* _PASSAGE TO READ_:
* * * * * * *

Photo Credits: Nyla Noor
“look at it from all angles”
In my mail lately, I have been receiving select jpegs and requests for pattern-drafts based on that chosen item. Upon viewing each submission I often question, “Why am I being asked to draft such a basic bag design?” In my mind’s eye or is it my designer’s brain, I visualize a simple pattern shape. I have to ask, “Why aren’t you seeing it too?”
Now if I was being naughty, I’d suspect someone wanted me to do their design homework for them, yet in all truthfulness I’m guessing that those new to the world of fashion design haven’t developed their spatial skills.
Visualization or what is known as, spatial perception in fashion design includes images, symbols, scale diagrams, cutaway diagrams, cross-sections, production flow charts, specification worksheets, technical flats, 3-dimensional illustrations, and flat pattern-making techniques to develop a new product. Along with scheduling time lines, mood & story boards, and other graphic designs to communicate the idea or new concept, these mental skills are used by designers and manufacturers to bring new products to the marketplace. All require a high degree of visual literacy or visual/spatial abilities and skills.
As for the pattern-drafting, the design and formation of any fashion bag is based upon simple body shapes when laid flat, fit into a square or rectangle, of which the size depends on the final shape and parameters of the pattern. In other words, it’s a box.
Now visualize that box with handles for toting around. Don’t let the “bells and whistles” distract you from the basic shape. Look for the pattern grid(https://bagntell.wordpress.com/2010/01/05/pattern-grids-an-invisible-foundation/) by identifying the elements you plan to use throughout your design. Think out a rough shape, the approximate size of the square or rectangle in your mind. Every bag design has some kind of top finishing which often provides the focal point of the style – the bag ‘opening’; it can be a flap, a frame, a zipper, or a draw-cord detail. The ‘body’ will have 5 planes: front, back, bottom, and 2 ends. The beauty of designing your own is that you can change at will the dimensions of the body cavity, shorten or lengthen straps, add pockets to create your own bag style from scratch. And if you’re like me, it’s easy to take creative risks if you can visualize the finished prototype in your mind’s eye.

* * * * * * *

* _RECORD EXCERPTS_:
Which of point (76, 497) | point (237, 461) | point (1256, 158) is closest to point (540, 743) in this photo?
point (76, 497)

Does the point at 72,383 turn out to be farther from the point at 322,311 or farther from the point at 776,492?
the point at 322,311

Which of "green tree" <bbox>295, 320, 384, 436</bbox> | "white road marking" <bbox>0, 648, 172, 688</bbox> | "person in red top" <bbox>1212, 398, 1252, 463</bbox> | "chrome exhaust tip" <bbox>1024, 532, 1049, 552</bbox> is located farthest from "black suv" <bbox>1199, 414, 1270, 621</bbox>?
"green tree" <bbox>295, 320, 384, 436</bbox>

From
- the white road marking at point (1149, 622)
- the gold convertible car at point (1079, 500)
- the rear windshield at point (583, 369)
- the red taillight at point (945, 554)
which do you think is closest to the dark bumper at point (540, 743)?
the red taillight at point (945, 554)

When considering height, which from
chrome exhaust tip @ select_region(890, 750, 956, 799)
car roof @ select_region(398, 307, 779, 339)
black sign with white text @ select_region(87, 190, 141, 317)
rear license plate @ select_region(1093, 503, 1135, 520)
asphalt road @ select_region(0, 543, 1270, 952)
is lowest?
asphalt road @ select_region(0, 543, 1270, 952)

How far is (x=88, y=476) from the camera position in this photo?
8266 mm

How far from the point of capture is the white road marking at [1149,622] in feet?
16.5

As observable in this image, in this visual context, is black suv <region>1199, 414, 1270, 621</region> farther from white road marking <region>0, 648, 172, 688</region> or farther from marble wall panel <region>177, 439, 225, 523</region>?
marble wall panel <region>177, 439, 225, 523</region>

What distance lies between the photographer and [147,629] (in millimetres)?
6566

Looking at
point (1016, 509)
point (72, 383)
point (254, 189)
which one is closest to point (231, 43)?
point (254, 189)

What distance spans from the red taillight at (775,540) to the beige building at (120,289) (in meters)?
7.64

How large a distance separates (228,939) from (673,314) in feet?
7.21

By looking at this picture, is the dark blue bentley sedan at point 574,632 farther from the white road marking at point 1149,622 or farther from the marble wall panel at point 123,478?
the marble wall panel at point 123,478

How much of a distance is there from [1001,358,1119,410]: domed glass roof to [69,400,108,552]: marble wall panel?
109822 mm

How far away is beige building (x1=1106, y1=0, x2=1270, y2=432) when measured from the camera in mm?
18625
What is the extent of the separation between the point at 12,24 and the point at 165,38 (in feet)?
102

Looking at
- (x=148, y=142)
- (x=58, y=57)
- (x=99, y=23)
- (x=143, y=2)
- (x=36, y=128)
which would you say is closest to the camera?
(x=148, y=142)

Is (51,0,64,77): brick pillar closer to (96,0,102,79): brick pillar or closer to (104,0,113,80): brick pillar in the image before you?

* * * * * * *

* _WRITTEN TASKS_:
a. Decide whether each statement agrees with the post on bag design, answering yes or no and quoting the words from it that settle each one: (i) A bag's body has five planes. (ii) The writer concludes that the people sending requests want their design homework done for them. (iii) A buckle is listed as one kind of bag opening.
b. Answer these from the post on bag design:
(i) What has the writer been receiving in the mail lately?
(ii) When laid flat, what do the simple body shapes of a bag fit into?
(iii) What does a bag's top finishing often provide?
c. Write out the part of the post on bag design that begins with the words "Now if I was" and ends with "their spatial skills.".
The lines are separate material and have no connection to the text.

* _WRITTEN ANSWERS_:
a.
(i) Yes: "The ‘body’ will have 5 planes: front, back, bottom, and 2 ends."
(ii) No: "yet in all truthfulness I’m guessing that those new to the world of fashion design haven’t developed their spatial skills."
(iii) No: "it can be a flap, a frame, a zipper, or a draw-cord detail."

b.
(i) Select jpegs and requests for pattern-drafts based on the chosen item.
(ii) A square or rectangle.
(iii) The focal point of the style.

c.
Now if I was being naughty, I’d suspect someone wanted me to do their design homework for them, yet in all truthfulness I’m guessing that those new to the world of fashion design haven’t developed their spatial skills.